The Department of Justice, the U.S. Environmental Protection Agency (EPA) and the Nevada Division of Environmental Protection announced a $25 million agreement for the cleanup of the Rio Tinto Mine, an abandoned copper mine in Elko County, Nev. Four companies have agreed to pay for the environmental project.
The state of Nevada will oversee the cleanup with input from EPA and the Shoshone Paiute Tribes of Duck Valley. The four corporations financing the cleanup, Atlantic Richfield Company, DuPont and Company, The Cleveland-Cliffs Iron Company and Teck American Inc. are corporate successors to companies that operated the mine from 1932 to 1976. A fifth entity, Mountain City Remediation, has been created by the four defendants to conduct the cleanup.
Under the terms of the agreement, the defendants agreed to remove mine tailings from Mill Creek, improve the creek to support the redband trout, and improve water quality in Mill Creek and the East Fork Owyhee River. The defendants will also pay for the Shoshone Paiute Tribes to monitor the cleanup. The companies are required to provide robust performance guarantees including payments to a trust account they will use to implement the cleanup.
“This agreement will result in the cleanup of mine contamination, protection of Nevada’s Owyhee River, and the restoration of a natural and cultural resource that is invaluable to the Shoshone Paiute people,” said Ignacia S. Moreno, Assistant Attorney General for the Environment and Natural Resources Division of the Department of Justice. “This significant effort demonstrates a spirit of collaboration and commitment to environmental and natural resource protection that we share with our federal, state and tribal partners.”
“This project is a great example of federal, state and tribal agencies working side-by-side to reach a cleanup agreement with private parties,” said Jared Blumenfeld, EPA’s Regional Administrator for the Pacific Southwest. “The companies will not only clean up mine tailings, but also enhance the habitat for redband trout.”
“To the Shoshone Paiute people, the redband trout is not merely a species to be considered; it is a cultural resource.

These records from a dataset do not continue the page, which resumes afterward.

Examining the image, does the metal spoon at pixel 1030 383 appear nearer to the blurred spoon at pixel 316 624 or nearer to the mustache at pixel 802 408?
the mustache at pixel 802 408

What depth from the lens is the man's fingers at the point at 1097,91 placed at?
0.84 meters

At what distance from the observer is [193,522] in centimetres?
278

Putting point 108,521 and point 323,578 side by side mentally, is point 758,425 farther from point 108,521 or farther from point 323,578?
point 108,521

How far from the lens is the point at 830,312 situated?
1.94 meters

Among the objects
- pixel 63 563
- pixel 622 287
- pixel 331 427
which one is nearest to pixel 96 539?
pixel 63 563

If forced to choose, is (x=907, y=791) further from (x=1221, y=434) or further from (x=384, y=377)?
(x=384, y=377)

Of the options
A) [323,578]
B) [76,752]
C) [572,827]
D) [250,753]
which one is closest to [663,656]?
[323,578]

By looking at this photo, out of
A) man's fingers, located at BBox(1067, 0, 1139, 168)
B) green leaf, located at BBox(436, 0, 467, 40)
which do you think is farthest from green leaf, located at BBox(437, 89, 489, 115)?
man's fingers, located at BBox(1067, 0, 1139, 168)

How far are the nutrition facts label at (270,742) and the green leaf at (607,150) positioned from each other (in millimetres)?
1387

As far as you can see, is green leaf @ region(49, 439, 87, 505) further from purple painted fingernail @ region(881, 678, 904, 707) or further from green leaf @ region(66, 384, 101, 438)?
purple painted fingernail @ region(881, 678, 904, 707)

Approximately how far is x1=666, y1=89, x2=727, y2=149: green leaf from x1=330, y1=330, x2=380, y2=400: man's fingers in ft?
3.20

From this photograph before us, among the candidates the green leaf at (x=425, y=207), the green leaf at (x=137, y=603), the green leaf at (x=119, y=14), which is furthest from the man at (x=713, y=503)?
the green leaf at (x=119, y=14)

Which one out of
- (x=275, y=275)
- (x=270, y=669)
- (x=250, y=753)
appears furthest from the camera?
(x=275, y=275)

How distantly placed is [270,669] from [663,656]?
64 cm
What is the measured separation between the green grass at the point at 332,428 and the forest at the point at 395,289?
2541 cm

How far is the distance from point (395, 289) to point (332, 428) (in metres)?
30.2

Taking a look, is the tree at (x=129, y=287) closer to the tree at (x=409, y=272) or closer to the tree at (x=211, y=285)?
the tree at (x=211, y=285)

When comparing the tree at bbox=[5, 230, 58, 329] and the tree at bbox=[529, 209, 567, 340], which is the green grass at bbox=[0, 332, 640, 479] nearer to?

And the habitat for the trout must be protected as well,” said Terry Gibson, Tribal Chairman. “The cleanup effort at the Rio Tinto Mine is very encouraging, and is an essential step to restoring and protecting these cultural resources, not only for today, but for generations to come.”
“The efforts of federal, state and tribal agencies over the past few years have culminated in a settlement designed to improve significant cultural and natural resources of Nevada,” said Nevada Attorney General Catherine Cortez Masto. “In addition, we believe this project will bring an economic benefit to Elko County.”
“We are really pleased to see a final agreement between all of the parties and to have work begin at this site,” stated Nevada Division of Environmental Protection Administrator, Colleen Cripps.